Data shown »
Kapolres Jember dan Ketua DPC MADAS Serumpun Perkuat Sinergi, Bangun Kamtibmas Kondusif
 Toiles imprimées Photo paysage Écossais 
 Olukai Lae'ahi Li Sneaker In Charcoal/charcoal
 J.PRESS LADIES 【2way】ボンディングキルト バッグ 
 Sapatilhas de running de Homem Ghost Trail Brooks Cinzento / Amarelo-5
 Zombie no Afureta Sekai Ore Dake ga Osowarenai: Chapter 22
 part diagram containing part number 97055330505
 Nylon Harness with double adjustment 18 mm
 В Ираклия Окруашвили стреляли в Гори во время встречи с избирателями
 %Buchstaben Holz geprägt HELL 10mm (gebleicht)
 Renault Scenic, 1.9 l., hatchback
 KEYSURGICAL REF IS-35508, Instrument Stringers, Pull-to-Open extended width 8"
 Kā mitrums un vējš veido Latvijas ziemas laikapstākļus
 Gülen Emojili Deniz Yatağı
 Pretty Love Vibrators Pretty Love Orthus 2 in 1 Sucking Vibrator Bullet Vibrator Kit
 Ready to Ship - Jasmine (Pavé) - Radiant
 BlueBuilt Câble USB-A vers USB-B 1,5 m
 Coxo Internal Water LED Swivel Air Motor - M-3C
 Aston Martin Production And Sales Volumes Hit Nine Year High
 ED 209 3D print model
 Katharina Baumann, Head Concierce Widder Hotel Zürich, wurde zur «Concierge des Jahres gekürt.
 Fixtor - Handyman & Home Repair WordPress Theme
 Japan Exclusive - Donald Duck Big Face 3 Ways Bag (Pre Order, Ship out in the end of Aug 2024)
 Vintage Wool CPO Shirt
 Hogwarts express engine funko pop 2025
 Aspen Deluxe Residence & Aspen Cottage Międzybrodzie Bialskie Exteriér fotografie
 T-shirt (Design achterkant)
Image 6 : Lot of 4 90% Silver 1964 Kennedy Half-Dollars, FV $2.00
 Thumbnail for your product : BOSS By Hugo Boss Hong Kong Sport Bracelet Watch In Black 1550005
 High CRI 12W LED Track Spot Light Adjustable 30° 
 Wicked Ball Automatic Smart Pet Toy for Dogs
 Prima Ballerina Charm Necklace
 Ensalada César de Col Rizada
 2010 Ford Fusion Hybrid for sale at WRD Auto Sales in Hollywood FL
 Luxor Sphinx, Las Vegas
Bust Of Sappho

Work to be completed » Taking the lines above, repeat exactly those from the line that contains "Kā mitrums un" through the line that contains "Thumbnail for your", and both of those lines as well. Include nothing else.

Answer below »
 Kā mitrums un vējš veido Latvijas ziemas laikapstākļus
 Gülen Emojili Deniz Yatağı
 Pretty Love Vibrators Pretty Love Orthus 2 in 1 Sucking Vibrator Bullet Vibrator Kit
 Ready to Ship - Jasmine (Pavé) - Radiant
 BlueBuilt Câble USB-A vers USB-B 1,5 m
 Coxo Internal Water LED Swivel Air Motor - M-3C
 Aston Martin Production And Sales Volumes Hit Nine Year High
 ED 209 3D print model
 Katharina Baumann, Head Concierce Widder Hotel Zürich, wurde zur «Concierge des Jahres gekürt.
 Fixtor - Handyman & Home Repair WordPress Theme
 Japan Exclusive - Donald Duck Big Face 3 Ways Bag (Pre Order, Ship out in the end of Aug 2024)
 Vintage Wool CPO Shirt
 Hogwarts express engine funko pop 2025
 Aspen Deluxe Residence & Aspen Cottage Międzybrodzie Bialskie Exteriér fotografie
 T-shirt (Design achterkant)
Image 6 : Lot of 4 90% Silver 1964 Kennedy Half-Dollars, FV $2.00
 Thumbnail for your product : BOSS By Hugo Boss Hong Kong Sport Bracelet Watch In Black 1550005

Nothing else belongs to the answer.